Es ist Zeit für ein wenig Fertigungstechniklabor, so heißt es bei uns für Studierende im dritten Semester im Studienplan. Labor – Das klingt irgendwie nach gekachelten Wänden und weißen Kitteln. Das ist bei uns aber nicht so. Die Laborversuche (ich mag die in unserem englischsprachigen Studiengang verwendete Bezeichnung „practical sessions“ tatsächlich lieber) finden bei uns in Werkstätten statt. Mit Maschinen. Echten Maschinen.

Aber zurück zum Anfang: Das HAW in HAW Hamburg steht für „Hochschule für angewandte Wissenschaften“. Und es ist egal, in welchen Studiengang man hineinschaut, das „angewandt“ wird großgeschrieben. In „Textildesign“ werden Stoffe gewebt, in „Soziale Arbeit“ wird eine Obdachlosenunterkunft betreut, in Informatik wird der „Living Place“ mit smarter Technologie versehen.

Zu fast jeder Vorlesung gehört eine Praxiseinheit und die wird halt üblicherweise als Labor bezeichnet. Na gut! Bei Mathe heißt es Übung und man rechnet Aufgaben. Ausnahmen…

Wenn man also im Bachelorstudiengang „Maschinenbau und Produktion“ im zweiten Semester die Fertigungstechnik-Vorlesung gehört hat, dann steht im dritten Semester das Fertigungstechnik-Labor an.
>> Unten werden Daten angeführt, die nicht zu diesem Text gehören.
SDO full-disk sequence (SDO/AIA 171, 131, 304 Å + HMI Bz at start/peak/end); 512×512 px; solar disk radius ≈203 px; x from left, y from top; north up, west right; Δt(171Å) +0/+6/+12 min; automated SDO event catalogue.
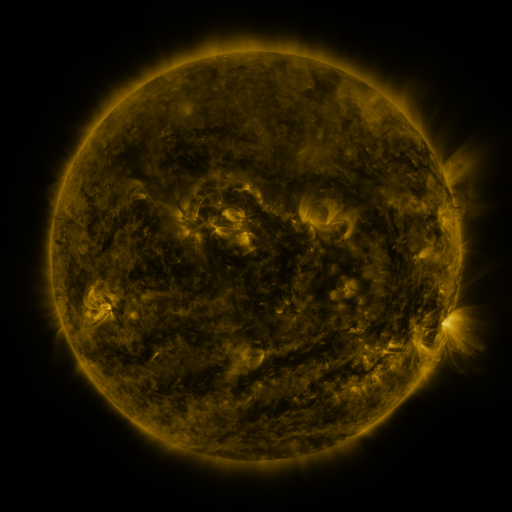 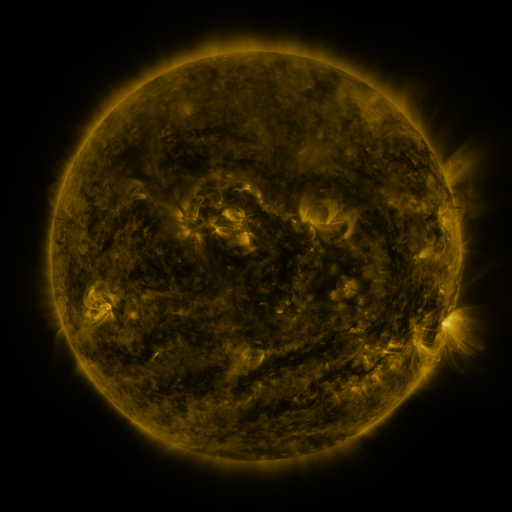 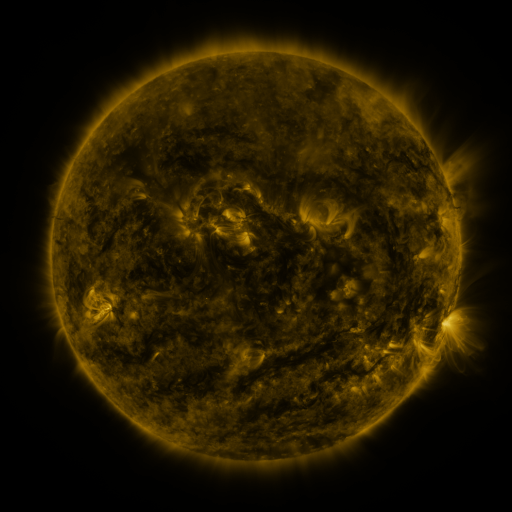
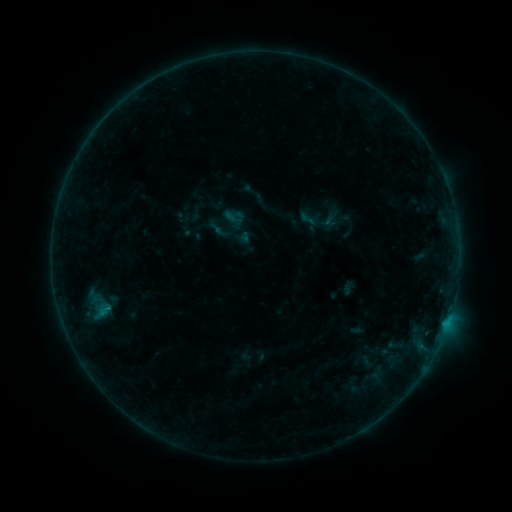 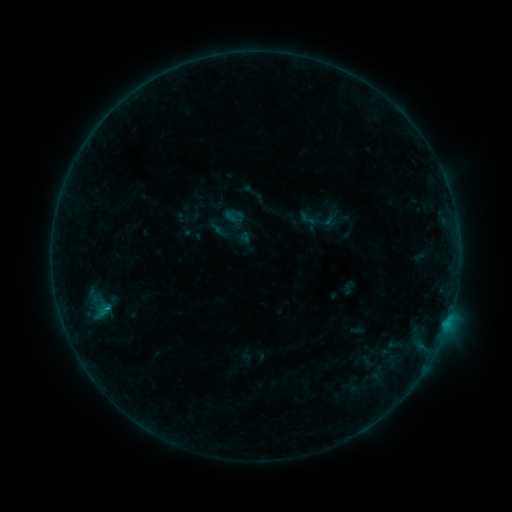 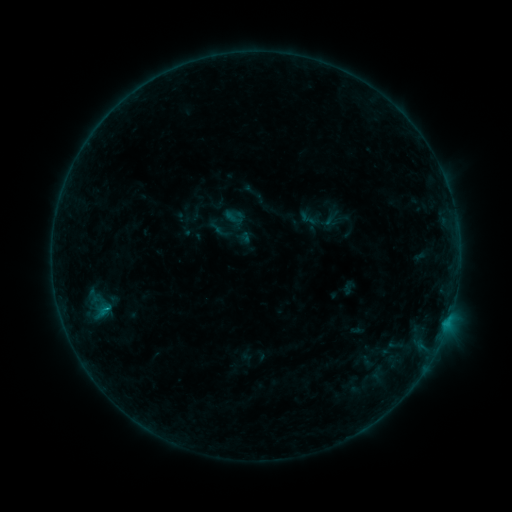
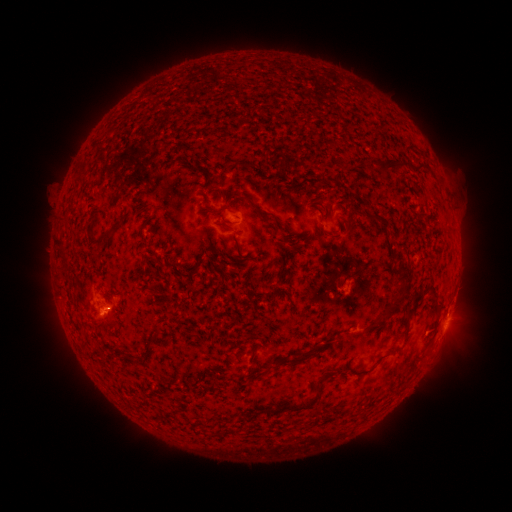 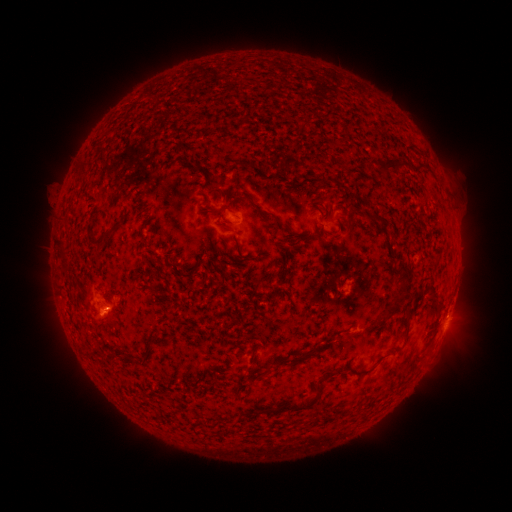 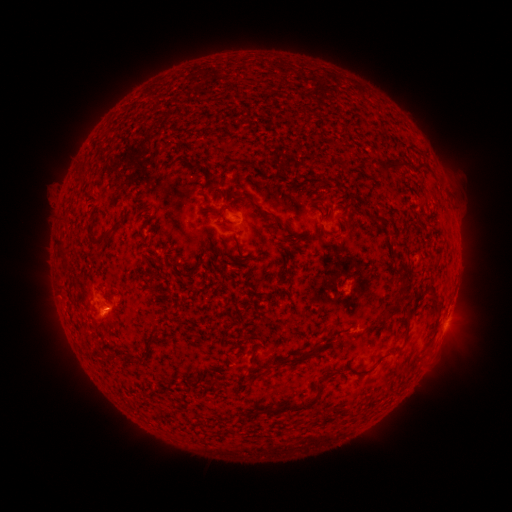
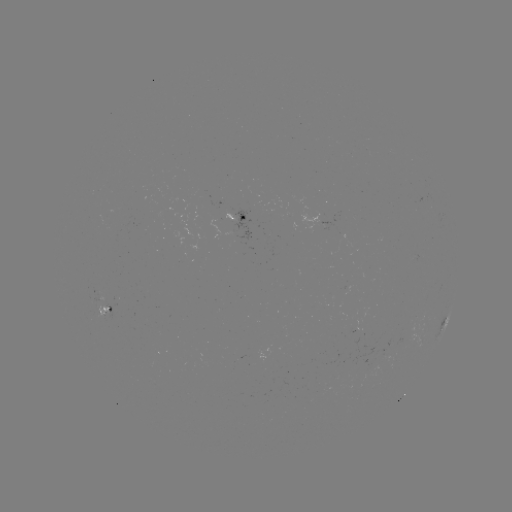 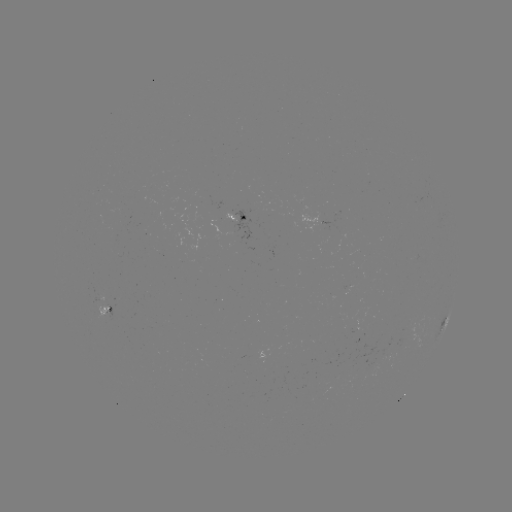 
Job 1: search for B4.4 flare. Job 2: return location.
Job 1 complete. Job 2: [106, 306].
Das bedeutet, dass die Student:innen nach einer Einführung und einer Sicherheitsunterweisung alle zwei Wochen für 3 Zeitstunden zu uns in die Werkstatt kommen und dort vertiefende Versuche machen. Einen Großteil macht dabei die CNC-Prozesskette aus.

An diesen Terminen wird die Produktion eines Bauteils entweder mit Fokus auf unser 5-Achs-Fräsbearbeitungszentrum oder mit Fokus auf das Drehbearbeitungszentrum mit angetriebenen Werkzeugen durchgegangen. Die Studierenden modellieren ein Bauteil nach Skizze im 3D-CAD, erstellen einen Schnitt- und Technologieplan, dann folgt die Prüfung der Machbarkeit z. B. durch die Berechnung der notwendigen Maschinenleistung oder der Kippmomente bei der Aufspannung. Das Wissen dafür kommt aus der Vorlesung. Darauf folgt die Programmierung mittels werkstattorientierter Programmierung. Dann geht es an die Maschinen. Wir haben im Labor zwei Bearbeitungszentren stehen, die in genau dieser Ausführung auch in Fertigungsbetrieben stehen könnten. Es sind keine speziell hergestellten Demonstratoren für die Lehre. Ja, in einigen Unternehmen sind die Maschinen vielleicht etwas größer, aber man muss bedenken, dass wir in der Lehre keine echte Wertschöpfung betreiben. Und die meisten Maschinen bei uns sind auch nicht aus Drittmitteln der Forschungsvorhaben bezahlt. Die Steuerungen sind aktuell und auch Zusatzeinrichtungen wie Messtaster oder Minimalmengenschmierung fehlen nicht.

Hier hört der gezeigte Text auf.